Astronomers have learned how energy inside gaseous, dust-filled disks surrounding stars help prevent young planets from smashing into the stars they orbit, according to a study released Thursday.

(CN) – Astronomers have learned how energy inside gaseous, dust-filled disks surrounding stars help prevent young planets from smashing into the stars they orbit, according to a study released Thursday.

Inside a star’s protoplanetary disk, dust particles cling together and, after millions of years, reach a diameter made ever larger by the star system’s planet-forming gravitational pull.

After planets form within the disk, they begin to migrate while in orbit, often drifting away from their host star or embarking on a fatal collision course with it.

In some star systems, a planet’s plunge into oblivion can take place within a million years of formation.

Scientists set out to better understand close-orbit planets uncovered by the NASA Kepler mission, in particular massive and rocky “Super-Earth” planets found in close proximity to stars.

In some star systems, these exoplanets – the term for Earth-like planets – orbit their host stars in just 10 days.

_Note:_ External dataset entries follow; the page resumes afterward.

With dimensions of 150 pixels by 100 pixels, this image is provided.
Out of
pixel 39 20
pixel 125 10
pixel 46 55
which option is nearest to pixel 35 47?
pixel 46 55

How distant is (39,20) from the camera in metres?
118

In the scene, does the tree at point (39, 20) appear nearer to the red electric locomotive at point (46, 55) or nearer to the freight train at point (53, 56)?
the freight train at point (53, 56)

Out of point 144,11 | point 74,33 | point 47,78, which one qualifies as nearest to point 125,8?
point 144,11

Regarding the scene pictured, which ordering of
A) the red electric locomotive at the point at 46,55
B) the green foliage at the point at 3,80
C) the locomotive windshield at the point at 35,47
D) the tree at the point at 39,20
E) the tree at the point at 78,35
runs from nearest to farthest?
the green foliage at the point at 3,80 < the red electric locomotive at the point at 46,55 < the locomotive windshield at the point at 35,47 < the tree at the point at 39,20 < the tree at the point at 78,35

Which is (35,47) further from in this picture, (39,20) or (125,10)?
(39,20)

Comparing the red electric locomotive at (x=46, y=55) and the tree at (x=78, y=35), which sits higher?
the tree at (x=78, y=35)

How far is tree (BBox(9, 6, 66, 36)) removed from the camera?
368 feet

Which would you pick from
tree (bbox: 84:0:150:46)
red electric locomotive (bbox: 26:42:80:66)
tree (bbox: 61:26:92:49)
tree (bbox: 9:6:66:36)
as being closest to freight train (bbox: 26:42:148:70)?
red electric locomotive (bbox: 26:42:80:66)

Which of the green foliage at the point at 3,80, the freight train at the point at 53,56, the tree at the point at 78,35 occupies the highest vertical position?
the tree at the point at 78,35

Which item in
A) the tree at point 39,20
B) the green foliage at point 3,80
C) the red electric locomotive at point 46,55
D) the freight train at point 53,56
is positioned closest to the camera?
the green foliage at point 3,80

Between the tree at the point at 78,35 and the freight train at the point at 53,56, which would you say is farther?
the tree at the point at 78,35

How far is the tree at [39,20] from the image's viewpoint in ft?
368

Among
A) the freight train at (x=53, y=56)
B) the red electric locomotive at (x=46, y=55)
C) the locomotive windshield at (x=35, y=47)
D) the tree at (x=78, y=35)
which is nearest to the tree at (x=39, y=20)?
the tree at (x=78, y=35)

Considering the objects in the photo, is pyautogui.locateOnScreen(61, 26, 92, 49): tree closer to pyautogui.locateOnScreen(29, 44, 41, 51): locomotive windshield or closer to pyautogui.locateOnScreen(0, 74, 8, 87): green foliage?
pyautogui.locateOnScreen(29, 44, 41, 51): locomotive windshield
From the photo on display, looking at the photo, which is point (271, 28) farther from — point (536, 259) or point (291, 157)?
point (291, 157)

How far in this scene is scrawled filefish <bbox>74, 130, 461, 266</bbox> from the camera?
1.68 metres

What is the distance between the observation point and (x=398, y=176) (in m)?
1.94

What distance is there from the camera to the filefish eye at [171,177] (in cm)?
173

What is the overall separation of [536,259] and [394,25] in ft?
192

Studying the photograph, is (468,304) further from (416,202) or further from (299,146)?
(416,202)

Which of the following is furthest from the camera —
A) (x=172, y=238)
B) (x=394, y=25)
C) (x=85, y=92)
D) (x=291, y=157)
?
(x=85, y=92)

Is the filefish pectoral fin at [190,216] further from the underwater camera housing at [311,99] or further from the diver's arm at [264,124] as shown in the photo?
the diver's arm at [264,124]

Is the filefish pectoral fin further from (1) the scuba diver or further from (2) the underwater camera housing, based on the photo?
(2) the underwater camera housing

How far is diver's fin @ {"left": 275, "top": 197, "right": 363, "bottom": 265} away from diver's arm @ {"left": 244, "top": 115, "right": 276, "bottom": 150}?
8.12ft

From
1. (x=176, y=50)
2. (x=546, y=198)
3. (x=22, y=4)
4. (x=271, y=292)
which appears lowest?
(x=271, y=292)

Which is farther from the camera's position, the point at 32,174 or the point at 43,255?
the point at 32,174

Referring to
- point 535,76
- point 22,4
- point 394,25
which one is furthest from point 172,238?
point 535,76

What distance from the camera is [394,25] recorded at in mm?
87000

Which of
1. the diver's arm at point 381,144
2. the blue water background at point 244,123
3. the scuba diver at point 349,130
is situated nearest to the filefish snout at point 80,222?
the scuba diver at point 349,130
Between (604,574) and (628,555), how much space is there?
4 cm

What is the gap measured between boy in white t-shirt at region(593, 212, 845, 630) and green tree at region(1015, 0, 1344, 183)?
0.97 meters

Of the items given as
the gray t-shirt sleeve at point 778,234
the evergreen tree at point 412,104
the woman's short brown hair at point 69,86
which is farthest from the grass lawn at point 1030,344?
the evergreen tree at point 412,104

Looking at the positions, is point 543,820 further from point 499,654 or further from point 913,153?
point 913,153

To understand the phenomena, a team of researchers led by Mario Flock of the Max Planck Institute for Astronomy in Heidelberg, Germany, simulated protoplanetary disk conditions that could produce close-orbit “Super-Earth” planets.

In a study published in the journal Astronomy & Astrophysics, the scientists said the energy protecting newborn planets is a mix of radiation and extremely hot, rapidly moving dust particles that are gasified in the ensuing heat.

The inner disk, called the silicate sublimation front, contains a heavy gas that when interacting with a planet’s thinner gas forms a dense barrier from the star, the study found.

“As a young Super-Earth travels through the gas, it is typically accompanied by gas co-rotating with the planet on an orbital path similar to a horseshoe,” the researchers said in a statement. “As the planet drifts inward and reaches the silicate sublimation front, the gas particles moving from the hot thinner gas to the denser gas outside the boundary give the planet a small kick.”

Researchers from NASA’s Jet Propulsion Laboratory in Pasadena, California, the University of Chicago and Queen Mary University in London contributed to the study.

Flock said in the statement that under the current paradigm, our solar system could also be “baby-proof,” though he added that additional research would determine whether any earth-like planets were ever suspended closer to the sun than Mercury.

“It is possible that the baby thus protected has since ‘flown the nest,’” Flock said.